Not even the entry of a servant with a tray of coffee and rolls put a stop to the flood of what, under other circumstances, would have been a long letter sent to London. Even when Henri’s voice began to grow hoarse, Julien managed to push more coffee, well-tempered with milk, on him, though he still did not eat. But he trailed off, coughing, after a while, and Julien did not push further. Even if Henri returned to bed, a breach had been made, and Julien was pleased if it was all he could manage for the day.

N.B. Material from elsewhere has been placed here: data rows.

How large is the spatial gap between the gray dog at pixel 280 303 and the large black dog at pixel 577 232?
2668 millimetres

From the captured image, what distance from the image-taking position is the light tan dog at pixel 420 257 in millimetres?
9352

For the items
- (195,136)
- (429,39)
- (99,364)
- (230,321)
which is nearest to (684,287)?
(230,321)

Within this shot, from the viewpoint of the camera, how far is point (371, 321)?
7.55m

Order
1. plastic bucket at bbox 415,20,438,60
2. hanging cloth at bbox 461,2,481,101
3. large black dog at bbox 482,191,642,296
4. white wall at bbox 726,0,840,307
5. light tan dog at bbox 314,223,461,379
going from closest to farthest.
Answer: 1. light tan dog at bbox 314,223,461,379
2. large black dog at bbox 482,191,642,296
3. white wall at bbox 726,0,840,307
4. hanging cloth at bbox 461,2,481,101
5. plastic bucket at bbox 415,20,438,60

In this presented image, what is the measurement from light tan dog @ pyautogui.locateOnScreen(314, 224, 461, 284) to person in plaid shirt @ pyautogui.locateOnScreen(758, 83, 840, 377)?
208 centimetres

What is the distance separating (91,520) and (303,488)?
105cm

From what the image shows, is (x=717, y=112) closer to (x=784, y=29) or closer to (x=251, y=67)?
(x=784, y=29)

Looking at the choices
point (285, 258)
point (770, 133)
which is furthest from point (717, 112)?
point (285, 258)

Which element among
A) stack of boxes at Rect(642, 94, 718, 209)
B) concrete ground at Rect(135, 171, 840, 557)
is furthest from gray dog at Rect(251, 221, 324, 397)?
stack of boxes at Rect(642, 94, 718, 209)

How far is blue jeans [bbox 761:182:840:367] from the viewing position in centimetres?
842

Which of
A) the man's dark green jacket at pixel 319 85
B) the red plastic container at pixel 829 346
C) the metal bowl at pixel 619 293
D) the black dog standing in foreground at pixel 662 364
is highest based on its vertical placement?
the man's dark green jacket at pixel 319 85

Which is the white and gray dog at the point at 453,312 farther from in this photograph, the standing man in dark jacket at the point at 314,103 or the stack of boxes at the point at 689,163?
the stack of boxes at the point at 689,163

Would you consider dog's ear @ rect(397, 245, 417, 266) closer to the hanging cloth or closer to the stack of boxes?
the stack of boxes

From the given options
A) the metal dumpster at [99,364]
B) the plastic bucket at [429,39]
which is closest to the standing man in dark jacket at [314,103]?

But Henri did not return to bed. He did return to the window to stare at the garden, but it was the library window, and he made no complaint about Julien’s presence. Julien addressed several comments to him as he continued to read Thiers, and Henri even responded to a few in the course of the afternoon. He retreated only when they heard the carriage in the drive, signaling that M. Enjolras had returned home.
An entire week passed in similar fashion. Julien did not tell M. Enjolras that Henri was making the necessary efforts, and M. Enjolras did not press for information. Julien did finally get Henri to show a flash of personality by annoying him with a volume of poetry read aloud. He had never taken to verse in any tongue and finally forcibly removed the volume from Julien’s hands. “Shakespeare, not Byron. That’s the deal.”
“You’re a heathen. It’s Wordsworth.”
“I didn’t know I owned Wordsworth.”
“I accidentally left it here a few years ago. Your father borrowed it of me before he decided he hated me.”
“He doesn’t hate you.”
“He has good reason.”
“You’re not the one who has disappointed him.”
Was that a key to anything? Julien wondered. “He adores you too much do anything other than blame me. And he is right - it is my fault.”
“Nothing is your fault.”
“I set us on this path.”
“I won’t hear you blame yourself for my failings.”
“Then I won’t hear you blame yourself for what no one could have foreseen. I love you too much for that.”